___ PROVIDED INFORMATION ___

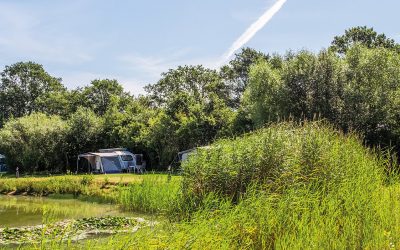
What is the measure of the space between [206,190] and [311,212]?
11.9ft

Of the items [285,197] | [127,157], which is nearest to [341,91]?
[285,197]

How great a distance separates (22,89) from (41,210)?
54626 millimetres

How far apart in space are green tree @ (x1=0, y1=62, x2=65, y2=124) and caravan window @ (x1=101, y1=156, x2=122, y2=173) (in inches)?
1372

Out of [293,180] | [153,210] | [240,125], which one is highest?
[240,125]

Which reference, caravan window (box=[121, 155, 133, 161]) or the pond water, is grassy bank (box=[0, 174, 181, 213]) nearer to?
the pond water

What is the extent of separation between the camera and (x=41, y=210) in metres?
17.9

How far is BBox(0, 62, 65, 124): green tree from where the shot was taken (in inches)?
2623

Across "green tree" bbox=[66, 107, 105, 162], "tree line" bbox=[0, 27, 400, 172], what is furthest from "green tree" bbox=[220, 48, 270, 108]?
"green tree" bbox=[66, 107, 105, 162]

___

### WHAT TO DO:
Please recast every line of the items above as a JSON list of strings, one string per line, with blank lines and the picture left out.

### TASK RESPONSE:
[
  "What is the measure of the space between [206,190] and [311,212]?",
  "11.9ft",
  "Of the items [285,197] | [127,157], which is nearest to [341,91]?",
  "[285,197]",
  "How great a distance separates (22,89) from (41,210)?",
  "54626 millimetres",
  "How far apart in space are green tree @ (x1=0, y1=62, x2=65, y2=124) and caravan window @ (x1=101, y1=156, x2=122, y2=173) (in inches)?",
  "1372",
  "Out of [293,180] | [153,210] | [240,125], which one is highest?",
  "[240,125]",
  "Which reference, caravan window (box=[121, 155, 133, 161]) or the pond water, is grassy bank (box=[0, 174, 181, 213]) nearer to?",
  "the pond water",
  "What is the extent of separation between the camera and (x=41, y=210) in metres?",
  "17.9",
  "How far is BBox(0, 62, 65, 124): green tree from where the shot was taken (in inches)?",
  "2623",
  "Across \"green tree\" bbox=[66, 107, 105, 162], \"tree line\" bbox=[0, 27, 400, 172], what is furthest from \"green tree\" bbox=[220, 48, 270, 108]?",
  "\"green tree\" bbox=[66, 107, 105, 162]"
]